Thursday, December 22, 2016

Opinions #3: Victim Blaming


I follow a blog called "Life in the Shoe."  It's written by a Mennonite lady, a minister's wife, mother of many fascinating, mostly-grown children, writer and columnist for the Eugene Register-Guard.  Dorcas is a woman I would love to meet, though I think she would probably be...uncomfortable with me.  Funny, we think of Mennonites as a closed, unworldly society...but this lady has had a much more expansive and exciting life than I will ever have.  She lives her faith utterly, yet that fact has not limited her or closed her mind.

Her posts always lead me on a voyage of contemplation.  Most recently, she wrote about "men who are not nice"--men who catcall and harass and are generally disrespectful to women, in public.  She wondered whether the conservative dress and prayer veil that Mennonite women wear in public protected them from that sort of harassment.  But she made a point about the power women have; the power they don't use...or, as I took it further in my own contemplation, the power they tend to misuse.  So many girls and women understand the power of their sex to be their ability to turn men into salivating, sex-enslaved dogs.  What we don't seem to comprehend is that we also have the power to command respect, courtesy and, yes, even chivalry.  All with how we dress.  And if we possess the power to calm the savage beast, why don't we use it? 

Sexual harassment, abuse, rape... all these have become problems of epidemic proportions in our society.  Sex in 21st-century America has become so overt, so in-your-face, so "everybody's getting it on and if you're not there's something wrong with you."  Men have begun to think they're entitled to sex, any kind, any way, any time they want.  And many women, not to be outdone, claim that entitlement as well. With all that sexual entitlement flying around, something has got seriously out of whack.  There's a growing subset of men who will take what they want with little provocation, much less an actual invitation.  And there are women who end up in situations they can't control because they dipped a toe into the sexual revolution only to be grabbed and pulled under by the evil that lurks just beneath the water.     

Am I victim blaming here?  I don't know.  I think the lines have become so blurred, the emotions surrounding the act have become so exaggerated, that it's almost impossible to use the label of "victim" when trying to sort out the players in the drama.

 Of course a woman never asks to be raped, or sexually assaulted, or verbally harassed.  In a perfect world, sex wouldn't always be the undercurrent of everything.  Women would be able to appear in public wearing whatever struck their fancy, whatever made them feel pretty.  I hear some people say that if a woman walks down the street stark naked,  she isn't asking to be raped.  I get that.  I really do.  But I think you have to put the "I have every right to..." aside and just see that actions have consequences.  Is it right that a man should get turned on by a woman wearing revealing clothing?  Probably not.  But what is "right" and what actually happens are two different things.  And women would do well to act in accordance with what IS if they want not to be harassed, or even raped.  Sorry, ladies.  You do stuff to protect yourself.  You don't jump into a pool of sharks wearing a pork-chop bikini and then sue the sharks when they bite your legs off.
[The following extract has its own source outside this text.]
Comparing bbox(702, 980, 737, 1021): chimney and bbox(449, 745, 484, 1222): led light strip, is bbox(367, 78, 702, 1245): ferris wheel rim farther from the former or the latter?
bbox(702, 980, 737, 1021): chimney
I get that there is such a thing as date rape.  I get that guys will drug girls or take advantage of them when they get stupid drunk.  I get that a man is much stronger than a woman and can overpower her and take what he wants even when she's not into it.  But, I'm not one of those who thinks a girl should be able to go back to a guy's apartment, neck, pet, get undressed and get in bed with him, and then cry "rape" when the guy didn't stop because she said "no."  Is the guy entitled?  Of course not.  But if you didn't want to have sex, why the hell did you put yourself--and your date--in that position?  

Yes, mothers...you need to teach your sons not to rape.  But you also need to teach your daughters how to control this sexual freedom that we, their mothers and grandmothers, worked so hard to win for them.  Because, as it turns out, men are not interested in gracefully giving up their position of sexual dominance...or even sharing it.  A complication that I don't think any of us on the forefront of the Sexual Revolution foresaw.  And now we need to figure out how to deal with that.

Anyway, Dorcas shared her formula for raising strong young women who respect themselves:
     What I teach my girls is that they belong to God, their lives ought to reflect Jesus, and their bodies have the sacred role of being temples of the Holy Spirit.  So their clothes should communicate dignity, royalty, value, beauty, femininity, and respect. 
Somehow, that has also worked to protect them.
Surely, even without the Christian frame  of reference, there is universal wisdom in these words.